Llevamos varios años presenciando hechos vergonzosos en la política. De primeras, se puede pensar que hablo de España. Pero no, hablo del mundo en general, un mundo en el que la confianza en los altos cargos ya no existe. Y ellos se lo han buscado. Hace 3 años, en el año 2011, tuvo lugar un escándalo que conmocionó a medio planeta. Dominique Strauss-Kahn, presidente del Fondo Monetario Internacional, era acusado de intento de violación y de agresión sexual.
El neoyorquino Abel Ferrara ha sido quien ha llevado el caso DSK al cine, y la forma en la que lo ha hecho deja bastante que desear. Sí, es cierto, la película es muy mala. El director, que también ha participado en la escritura del guión, no ha sabido plasmar en esta cinta lo que el espectador quiere ver. Empieza mal, y los primeros minutos invitan al tedio, al aburrimiento más profundo.
Por si eso no fuera suficiente, nos hace partícipes de algo que a nadie le gusta: varias escenas de sexo explícito con Gérard Depardieu como protagonista. Auténticas orgías prescindibles, que logran hacer la película poco agradable. A medida que avanza la cinta nos vamos dando cuenta de que la cosa no tiene pinta de mejorar. Es ahí cuando más desaprovechada parece la historia.
Es muy difícil hacer de un caso, que de primeras es de un gran interés para el público, algo tan flojo, con tan poco fuste. Ferrara tiene una carrera muy abultada a sus espaldas, y debería saber que es muy fácil irritar al público con productos como Welcome to New York. No obstante, yo rescataría un momento muy bueno del film, que por supuesto es una discusión entre Gérard Depardieu y su compañera de reparto, la gran Jaqueline Bisset. Pero esto ocurre ya casi al final.
Es curioso porque ni siquiera se han podido utilizar los nombres de los auténticos protagonistas. Algo absurdo, en cierto modo, ya que todo el mundo sabe de qué trata el tema. Así pues, Dominique Strauss-Kahn, interpretado por Depardieu, pasa a llamarse Sr. Deveraux. Lo cierto es que pese a sus desnudos y su bajo estado de forma física, el actor francés intenta hacer lo que puede, y nos brinda una intrpretación a su altura.
Lo mismo pasa con la británica Jaqueline Bisset, que desgraciadamente aparece poco y no podemos disfrutar de su talento tanto como quisiéramos. Welcome to New York no llegará a la cartelera de nuestro país, ni a la de muchos otros, ya que sólo se estrenará a través de las plataformas digitales, mediante la innovadora manera de disfrutar el cine VOD (Video on Demand).

▶ INFORMACIÓN
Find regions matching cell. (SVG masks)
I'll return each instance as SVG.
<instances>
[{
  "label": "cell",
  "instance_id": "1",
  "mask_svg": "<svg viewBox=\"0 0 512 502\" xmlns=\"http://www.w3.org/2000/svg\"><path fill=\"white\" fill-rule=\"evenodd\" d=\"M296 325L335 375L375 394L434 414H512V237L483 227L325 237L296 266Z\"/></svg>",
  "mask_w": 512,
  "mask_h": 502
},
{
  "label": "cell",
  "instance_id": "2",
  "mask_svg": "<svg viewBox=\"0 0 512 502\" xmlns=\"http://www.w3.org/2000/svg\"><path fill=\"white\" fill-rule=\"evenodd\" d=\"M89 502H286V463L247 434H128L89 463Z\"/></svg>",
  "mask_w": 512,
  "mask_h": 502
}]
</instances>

▶ QUÉ SE PIDE
Responde con la reseña sobre Welcome to New York:
(a) ¿Qué cargo ocupaba Dominique Strauss-Kahn cuando fue acusado en 2011?
(b) ¿Qué nombre recibe en la película el personaje interpretado por Gérard Depardieu?
(c) ¿Por qué vía se estrenará la película?

▶ RESULTADO OBTENIDO
(a) Era presidente del Fondo Monetario Internacional.
(b) Se llama Sr. Deveraux.
(c) Se estrenará solo a través de las plataformas digitales, mediante VOD (Video on Demand).